(Dataset entries)
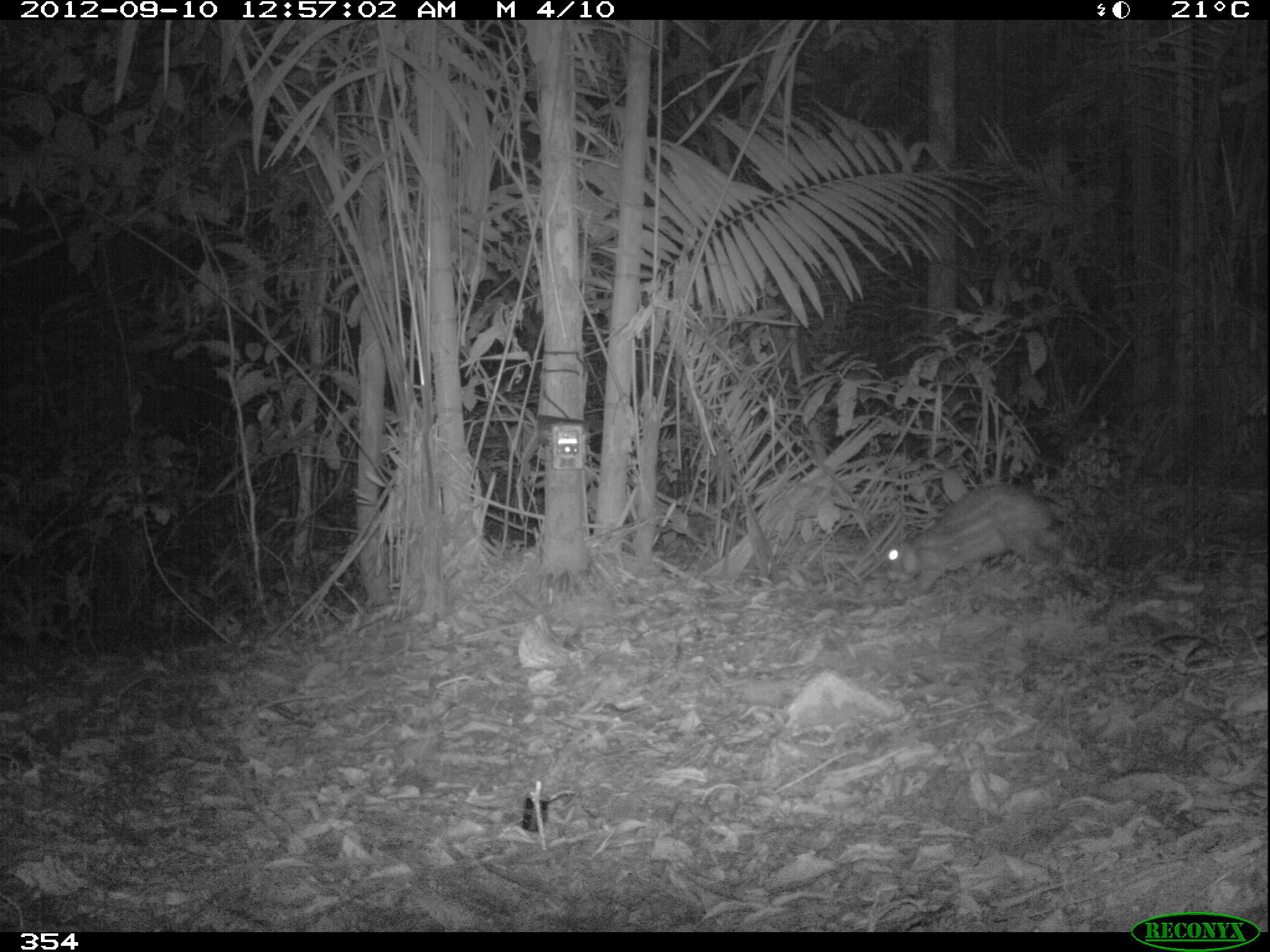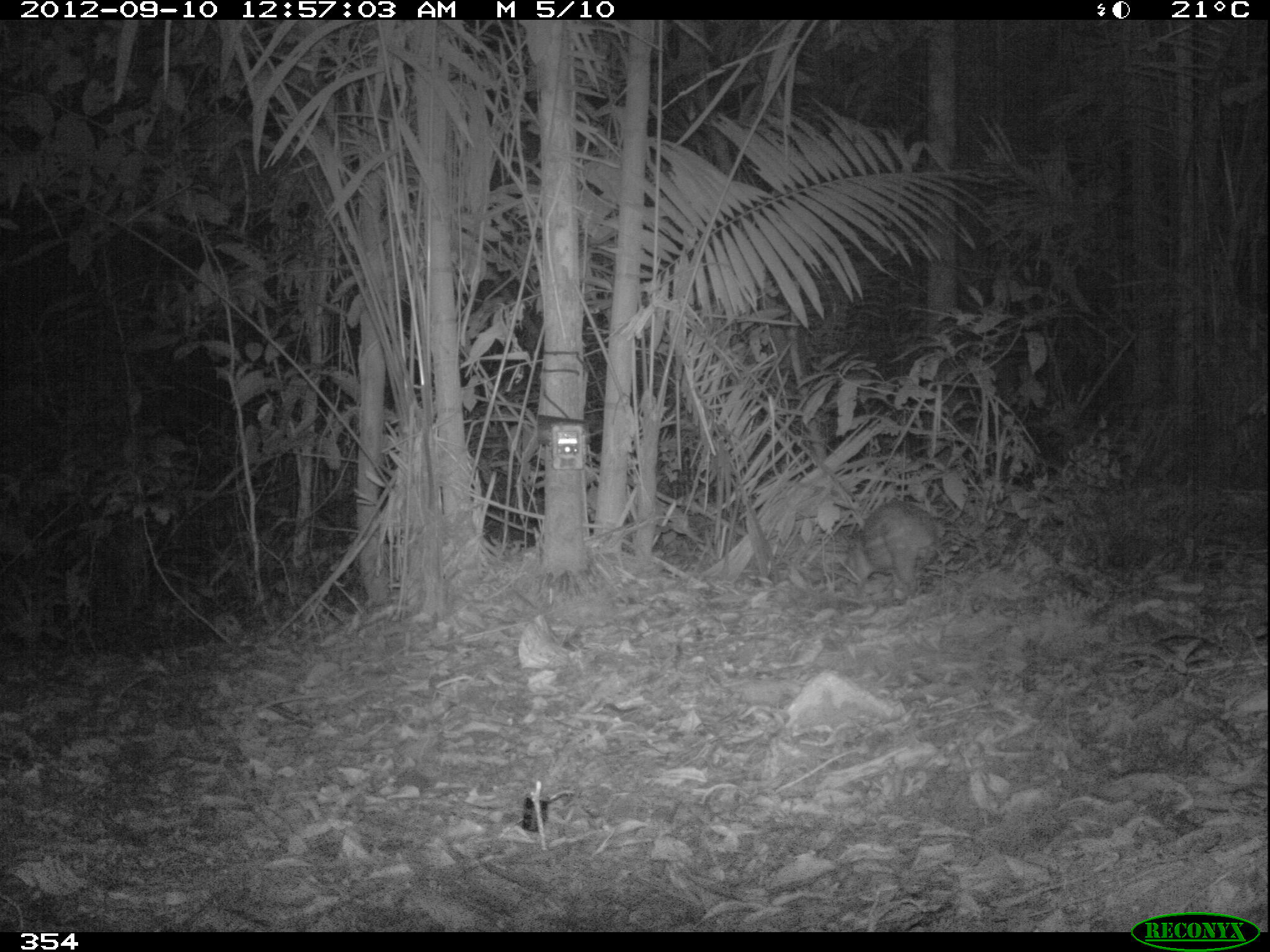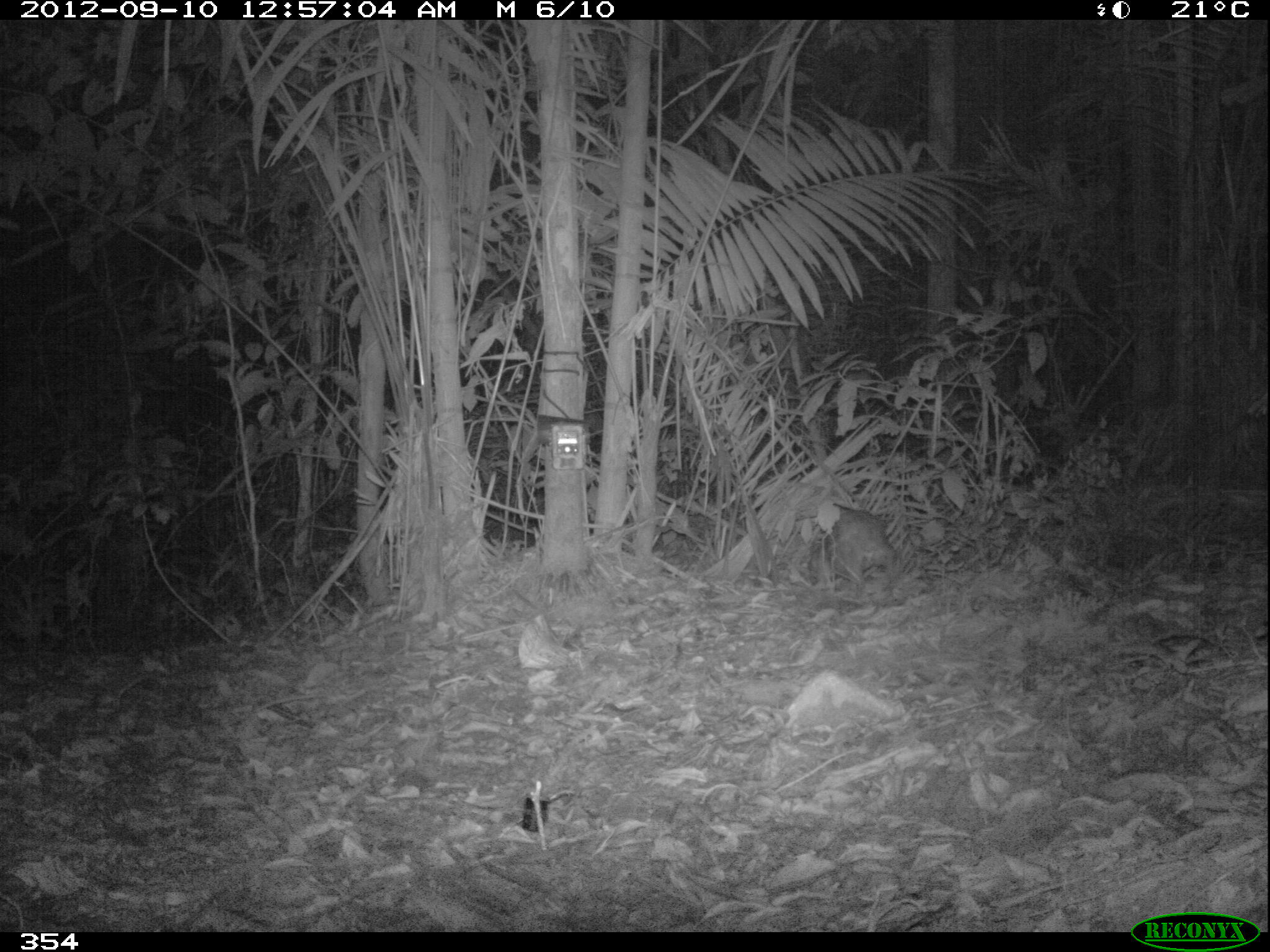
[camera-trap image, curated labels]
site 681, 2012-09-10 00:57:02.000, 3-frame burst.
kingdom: Animalia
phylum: Chordata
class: Mammalia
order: Rodentia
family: Cuniculidae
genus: Cuniculus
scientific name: Cuniculus paca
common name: spotted paca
Cuniculus paca (spotted paca).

● **WHAT YOU HAVE TO DO**
Every line above should be printed again word for word, without its pictures.

● **EXERCISE ANSWER**
[camera-trap image, curated labels]
site 681, 2012-09-10 00:57:02.000, 3-frame burst.
kingdom: Animalia
phylum: Chordata
class: Mammalia
order: Rodentia
family: Cuniculidae
genus: Cuniculus
scientific name: Cuniculus paca
common name: spotted paca
Cuniculus paca (spotted paca).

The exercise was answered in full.